### WHAT TO PRODUCE
Copy the data below exactly.
####
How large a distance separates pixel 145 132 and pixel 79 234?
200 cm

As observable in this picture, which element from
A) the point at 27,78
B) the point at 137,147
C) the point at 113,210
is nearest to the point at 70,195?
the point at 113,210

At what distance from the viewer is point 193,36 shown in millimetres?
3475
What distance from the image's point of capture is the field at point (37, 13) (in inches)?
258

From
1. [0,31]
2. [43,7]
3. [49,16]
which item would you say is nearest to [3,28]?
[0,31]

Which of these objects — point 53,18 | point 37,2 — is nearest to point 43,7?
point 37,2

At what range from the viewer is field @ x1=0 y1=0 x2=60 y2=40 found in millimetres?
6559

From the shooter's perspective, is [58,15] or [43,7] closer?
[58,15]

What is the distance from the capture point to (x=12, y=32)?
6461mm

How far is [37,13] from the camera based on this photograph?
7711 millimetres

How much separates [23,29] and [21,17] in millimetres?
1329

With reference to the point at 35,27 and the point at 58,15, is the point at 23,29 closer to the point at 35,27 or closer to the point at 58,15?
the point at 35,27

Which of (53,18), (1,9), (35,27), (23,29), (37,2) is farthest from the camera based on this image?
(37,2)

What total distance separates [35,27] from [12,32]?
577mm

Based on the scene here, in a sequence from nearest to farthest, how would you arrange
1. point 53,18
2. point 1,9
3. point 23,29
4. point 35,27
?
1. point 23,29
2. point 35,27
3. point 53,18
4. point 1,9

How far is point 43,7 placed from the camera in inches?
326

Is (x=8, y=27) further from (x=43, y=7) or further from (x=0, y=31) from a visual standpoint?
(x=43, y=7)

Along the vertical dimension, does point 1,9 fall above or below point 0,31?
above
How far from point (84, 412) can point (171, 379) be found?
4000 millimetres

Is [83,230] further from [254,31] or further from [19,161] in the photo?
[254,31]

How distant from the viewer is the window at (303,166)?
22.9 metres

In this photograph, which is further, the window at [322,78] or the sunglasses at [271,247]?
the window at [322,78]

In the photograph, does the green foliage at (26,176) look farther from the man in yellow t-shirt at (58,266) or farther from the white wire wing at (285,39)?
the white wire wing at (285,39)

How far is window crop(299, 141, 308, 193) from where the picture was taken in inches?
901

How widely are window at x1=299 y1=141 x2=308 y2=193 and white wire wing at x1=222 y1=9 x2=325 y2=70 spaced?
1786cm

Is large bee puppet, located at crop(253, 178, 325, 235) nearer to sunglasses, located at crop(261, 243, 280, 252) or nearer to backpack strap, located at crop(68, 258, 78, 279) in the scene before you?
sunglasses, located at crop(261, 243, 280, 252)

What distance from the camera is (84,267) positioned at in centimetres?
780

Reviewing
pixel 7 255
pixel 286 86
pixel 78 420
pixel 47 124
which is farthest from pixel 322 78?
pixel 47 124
####
### ANSWER TO THE TASK
How large a distance separates pixel 145 132 and pixel 79 234?
200 cm

As observable in this picture, which element from
A) the point at 27,78
B) the point at 137,147
C) the point at 113,210
is nearest to the point at 70,195?
the point at 113,210

At what distance from the viewer is point 193,36 shown in millimetres?
3475
What distance from the image's point of capture is the field at point (37, 13) (in inches)?
258

From
1. [0,31]
2. [43,7]
3. [49,16]
which item would you say is nearest to [3,28]?
[0,31]

Which of these objects — point 53,18 | point 37,2 — is nearest to point 43,7?
point 37,2

At what range from the viewer is field @ x1=0 y1=0 x2=60 y2=40 found in millimetres?
6559

From the shooter's perspective, is [58,15] or [43,7] closer?
[58,15]

What is the distance from the capture point to (x=12, y=32)?
6461mm

How far is [37,13] from the camera based on this photograph?
7711 millimetres

How much separates [23,29] and [21,17] in millimetres?
1329

With reference to the point at 35,27 and the point at 58,15, is the point at 23,29 closer to the point at 35,27 or closer to the point at 58,15?
the point at 35,27

Which of (53,18), (1,9), (35,27), (23,29), (37,2) is farthest from the camera based on this image?
(37,2)

What total distance separates [35,27] from [12,32]?
577mm

Based on the scene here, in a sequence from nearest to farthest, how would you arrange
1. point 53,18
2. point 1,9
3. point 23,29
4. point 35,27
?
1. point 23,29
2. point 35,27
3. point 53,18
4. point 1,9

How far is point 43,7 placed from the camera in inches?
326

Is (x=8, y=27) further from (x=43, y=7) or further from (x=0, y=31) from a visual standpoint?
(x=43, y=7)

Along the vertical dimension, does point 1,9 fall above or below point 0,31?
above
How far from point (84, 412) can point (171, 379) be found?
4000 millimetres

Is [83,230] further from [254,31] or further from [19,161] in the photo?
[254,31]

How distant from the viewer is the window at (303,166)?
22.9 metres

In this photograph, which is further, the window at [322,78] or the sunglasses at [271,247]?
the window at [322,78]

In the photograph, does the green foliage at (26,176) look farther from the man in yellow t-shirt at (58,266) or farther from the white wire wing at (285,39)?
the white wire wing at (285,39)

How far is window crop(299, 141, 308, 193) from where the picture was taken in inches?
901

How widely are window at x1=299 y1=141 x2=308 y2=193 and white wire wing at x1=222 y1=9 x2=325 y2=70 spaced?
1786cm

Is large bee puppet, located at crop(253, 178, 325, 235) nearer to sunglasses, located at crop(261, 243, 280, 252) or nearer to backpack strap, located at crop(68, 258, 78, 279) in the scene before you?
sunglasses, located at crop(261, 243, 280, 252)

What distance from the camera is (84,267) positioned at in centimetres?
780

Reviewing
pixel 7 255
pixel 286 86
pixel 78 420
pixel 47 124
which is farthest from pixel 322 78?
pixel 47 124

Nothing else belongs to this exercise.